Dokter menjelaskan bahwa penyakit jantung dapat menyerang siapa saja, termasuk mereka yang masih berusia 20 hingga 40 tahun. Faktor risiko seperti kebiasaan merokok, kurang berolahraga, konsumsi makanan tinggi lemak dan gula, obesitas, hipertensi, diabetes, serta kolesterol tinggi menjadi pemicu utama meningkatnya kasus penyakit jantung pada kelompok usia muda.
Salah satu kesalahan yang masih sering terjadi adalah mengabaikan gejala awal. Banyak orang menganggap keluhan yang muncul hanya sebagai tanda kelelahan biasa atau gangguan pencernaan, padahal bisa menjadi sinyal adanya masalah pada jantung.
Gejala yang paling umum adalah nyeri atau rasa tidak nyaman di dada. Keluhan ini dapat berupa rasa tertekan, seperti tertimpa beban berat, atau sensasi terbakar yang menjalar ke bahu, lengan kiri, leher, rahang, hingga punggung. Apabila nyeri muncul secara tiba-tiba dan berlangsung beberapa menit, kondisi tersebut sebaiknya tidak diabaikan.
Selain nyeri dada, penderita juga dapat mengalami sesak napas meskipun hanya melakukan aktivitas ringan. Jantung yang tidak mampu memompa darah secara optimal menyebabkan tubuh kekurangan pasokan oksigen sehingga penderitanya lebih mudah lelah dibanding biasanya. Kondisi ini sering kali menjadi gejala awal yang kurang disadari.
Tanda lain yang patut diwaspadai adalah munculnya keringat dingin tanpa sebab yang jelas, pusing, hingga hampir pingsan. Sebagian orang juga mengalami jantung berdebar, detak jantung tidak teratur, atau rasa cemas yang datang secara tiba-tiba. Pada beberapa kasus, gejala penyakit jantung bahkan menyerupai gangguan lambung karena disertai mual dan nyeri pada ulu hati.
Menurut para ahli, gejala penyakit jantung dapat berbeda pada setiap orang. Bahkan sebagian penderita baru menyadari kondisinya setelah mengalami serangan jantung. Oleh karena itu, pemeriksaan kesehatan secara berkala menjadi langkah penting, terutama bagi mereka yang memiliki riwayat keluarga dengan penyakit jantung atau faktor risiko lainnya.

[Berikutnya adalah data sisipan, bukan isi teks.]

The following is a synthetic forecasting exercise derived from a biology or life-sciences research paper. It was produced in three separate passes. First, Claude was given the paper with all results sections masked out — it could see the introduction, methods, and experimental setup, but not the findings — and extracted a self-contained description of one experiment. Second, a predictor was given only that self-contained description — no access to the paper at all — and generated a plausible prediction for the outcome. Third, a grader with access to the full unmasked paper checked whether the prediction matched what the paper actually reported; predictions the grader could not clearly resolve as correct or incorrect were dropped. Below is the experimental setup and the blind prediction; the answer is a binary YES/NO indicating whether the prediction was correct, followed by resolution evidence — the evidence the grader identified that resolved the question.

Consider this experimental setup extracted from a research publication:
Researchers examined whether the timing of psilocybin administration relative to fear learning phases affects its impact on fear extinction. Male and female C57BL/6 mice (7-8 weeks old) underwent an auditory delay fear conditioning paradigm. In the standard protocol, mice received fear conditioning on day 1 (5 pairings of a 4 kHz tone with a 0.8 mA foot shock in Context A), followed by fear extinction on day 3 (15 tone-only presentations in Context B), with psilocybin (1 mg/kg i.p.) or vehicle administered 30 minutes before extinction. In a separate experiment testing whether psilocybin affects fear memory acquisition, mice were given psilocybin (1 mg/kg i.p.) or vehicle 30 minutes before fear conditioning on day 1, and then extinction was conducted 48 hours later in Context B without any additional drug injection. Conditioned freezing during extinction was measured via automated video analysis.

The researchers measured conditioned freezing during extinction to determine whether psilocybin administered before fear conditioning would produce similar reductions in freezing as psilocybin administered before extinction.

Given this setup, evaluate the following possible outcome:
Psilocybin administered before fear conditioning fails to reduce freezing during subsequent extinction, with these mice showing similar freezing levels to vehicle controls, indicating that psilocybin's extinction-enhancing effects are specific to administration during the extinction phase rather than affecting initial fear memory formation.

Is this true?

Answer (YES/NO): YES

Pencegahan menjadi cara paling efektif untuk menurunkan risiko penyakit jantung. Menerapkan pola makan bergizi seimbang, memperbanyak konsumsi buah dan sayuran, membatasi makanan tinggi lemak jenuh, garam, dan gula merupakan langkah awal yang dapat dilakukan. Selain itu, aktivitas fisik minimal 150 menit setiap minggu juga dianjurkan untuk menjaga kesehatan sistem kardiovaskular.
Menghindari rokok dan membatasi konsumsi minuman beralkohol juga berperan besar dalam menjaga fungsi jantung. Tidak kalah penting, mengelola stres melalui istirahat yang cukup, olahraga, maupun aktivitas relaksasi dapat membantu menjaga tekanan darah tetap stabil.
Bagi masyarakat yang memiliki hipertensi, diabetes, atau kolesterol tinggi, kepatuhan menjalani pengobatan dan pemeriksaan rutin sangat penting. Pengendalian penyakit penyerta terbukti mampu menurunkan risiko terjadinya serangan jantung maupun komplikasi lainnya.
Apabila mengalami nyeri dada yang disertai sesak napas, keringat dingin, mual, atau nyeri yang menjalar ke lengan maupun rahang, segera cari pertolongan medis. Penanganan yang cepat dapat meningkatkan peluang keselamatan sekaligus mengurangi kerusakan permanen pada otot jantung.
Kesadaran masyarakat bahwa penyakit jantung dapat menyerang usia muda menjadi langkah awal untuk meningkatkan kewaspadaan. Dengan mengenali gejalanya sejak dini serta menerapkan gaya hidup sehat secara konsisten, risiko penyakit jantung dapat ditekan sehingga kualitas hidup tetap terjaga hingga usia lanjut.